以下に、この論文の主な貢献を概説します。
• 大規模な事前トレーニング済みモデルが普及し、かなりの計算時間とトレーニング時間 (数週間単位) を必要とする中、私たちの研究は、わずか数時間 (4~8 時間、6 つの A100 GPU) で、パブリック TS データセットのみでトレーニングされた高速で小さな事前トレーニング済みモデル(≤100 万パラメータ) を構築する有効性を示す初めての研究です。TTM は、ゼロ/少数ショット予測のための多様で目に見えないターゲット データセットへの転移学習を成功裏に実証し、時系列で一般的なデータ不足の問題に対処します。
• 異種のマルチ解像度データセットの事前トレーニングは、TSMixer や他の SOTA モデルでは効果的に処理できません。そのため、適応パッチ、ダウンサンプリングによるデータ拡張、(オプションの) 堅牢な事前トレーニングのための解像度プレフィックスのチューニングなど、さまざまなアーキテクチャとトレーニングの強化を提案します。

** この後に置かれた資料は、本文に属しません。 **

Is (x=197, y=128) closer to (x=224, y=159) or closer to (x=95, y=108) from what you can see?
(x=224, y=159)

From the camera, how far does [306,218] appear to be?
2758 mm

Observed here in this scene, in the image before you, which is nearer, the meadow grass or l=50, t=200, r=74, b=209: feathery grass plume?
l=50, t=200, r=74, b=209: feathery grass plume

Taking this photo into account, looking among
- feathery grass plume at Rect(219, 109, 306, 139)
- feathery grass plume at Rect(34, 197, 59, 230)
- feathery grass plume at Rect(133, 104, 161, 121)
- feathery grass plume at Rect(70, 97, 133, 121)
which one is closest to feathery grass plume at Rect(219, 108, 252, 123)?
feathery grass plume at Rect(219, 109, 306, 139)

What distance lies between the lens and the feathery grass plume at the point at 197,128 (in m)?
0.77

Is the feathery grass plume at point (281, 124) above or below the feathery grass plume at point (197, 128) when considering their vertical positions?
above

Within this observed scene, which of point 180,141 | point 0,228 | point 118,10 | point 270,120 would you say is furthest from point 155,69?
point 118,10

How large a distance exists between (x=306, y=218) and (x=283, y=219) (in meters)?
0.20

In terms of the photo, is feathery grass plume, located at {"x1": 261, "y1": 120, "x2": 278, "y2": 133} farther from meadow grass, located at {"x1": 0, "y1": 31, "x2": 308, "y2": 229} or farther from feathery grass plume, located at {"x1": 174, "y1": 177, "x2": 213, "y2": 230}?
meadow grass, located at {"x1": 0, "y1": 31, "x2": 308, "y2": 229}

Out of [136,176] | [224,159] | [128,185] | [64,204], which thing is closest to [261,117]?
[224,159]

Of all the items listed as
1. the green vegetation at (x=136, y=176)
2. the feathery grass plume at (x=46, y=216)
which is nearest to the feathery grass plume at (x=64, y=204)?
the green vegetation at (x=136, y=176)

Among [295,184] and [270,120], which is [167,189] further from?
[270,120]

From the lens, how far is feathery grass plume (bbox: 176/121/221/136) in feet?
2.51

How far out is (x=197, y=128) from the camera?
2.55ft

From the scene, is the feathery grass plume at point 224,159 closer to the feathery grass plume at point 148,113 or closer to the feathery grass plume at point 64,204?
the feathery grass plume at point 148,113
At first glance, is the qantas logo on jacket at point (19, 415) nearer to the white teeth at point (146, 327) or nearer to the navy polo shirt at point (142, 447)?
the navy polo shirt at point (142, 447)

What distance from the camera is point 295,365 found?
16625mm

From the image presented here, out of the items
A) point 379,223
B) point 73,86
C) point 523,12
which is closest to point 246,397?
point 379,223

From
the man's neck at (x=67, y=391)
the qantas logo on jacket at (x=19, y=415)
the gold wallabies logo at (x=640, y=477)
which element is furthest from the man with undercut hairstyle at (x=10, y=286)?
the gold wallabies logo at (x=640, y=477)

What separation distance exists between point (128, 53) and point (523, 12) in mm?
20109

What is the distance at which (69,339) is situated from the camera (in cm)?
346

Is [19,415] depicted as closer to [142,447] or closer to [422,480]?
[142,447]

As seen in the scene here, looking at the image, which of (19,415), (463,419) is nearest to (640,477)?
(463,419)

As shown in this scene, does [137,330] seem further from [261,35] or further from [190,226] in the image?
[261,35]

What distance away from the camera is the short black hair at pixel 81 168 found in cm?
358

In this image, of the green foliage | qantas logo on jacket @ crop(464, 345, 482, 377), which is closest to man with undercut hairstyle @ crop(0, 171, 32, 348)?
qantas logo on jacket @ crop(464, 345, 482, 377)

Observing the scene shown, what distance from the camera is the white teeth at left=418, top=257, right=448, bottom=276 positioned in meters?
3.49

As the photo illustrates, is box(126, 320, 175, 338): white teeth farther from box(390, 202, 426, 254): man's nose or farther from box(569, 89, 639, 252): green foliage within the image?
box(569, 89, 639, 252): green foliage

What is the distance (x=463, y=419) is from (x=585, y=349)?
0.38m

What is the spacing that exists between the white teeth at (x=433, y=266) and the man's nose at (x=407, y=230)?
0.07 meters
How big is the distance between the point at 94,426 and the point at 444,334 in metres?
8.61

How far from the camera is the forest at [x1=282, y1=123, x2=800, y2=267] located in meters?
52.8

• TTM は、チャネル相関を明示的にモデル化するためにマルチレベル モデリング戦略を採用し、外生信号を組み込みます。これは、LLM ベースの TS アプローチには欠けている重要な機能です。
• 11 のデータセットで広範囲に評価した結果、TTM は一般的なベンチマークに比べて大幅な精度向上を示しました (少数/ゼロショット予測で 12 ~ 38%)。また、LLM-TS 方式と比較して計算要件が大幅に削減され、学習可能なパラメータが 14 分の 1 に、合計パラメータが 106 分の 1 に削減され、微調整 (65 分の 1)、推論時間 (54 分の 1)、メモリ使用量 (27 分の 1) が大幅に削減されました。 • TTM のゼロショットの結果は、多くの SOTA アプローチの少数ショットの結果を上回ることが多く、このアプローチの有効性が強調されています。
この論文は、CC BY-NC-ND 4.0 DEED ライセンスの下でarxiv で公開されています。
[1] 「チャネル」とは、多変量データ内の個々の時系列を指します(つまり、多変量TSはマルチチャネル信号です)。
[2] https://forecastingdata.org/からアクセス可能
[3] 解像度とは、入力時系列のサンプリングレートを指します(例:1時間ごと、10分ごと、15分ごとなど)。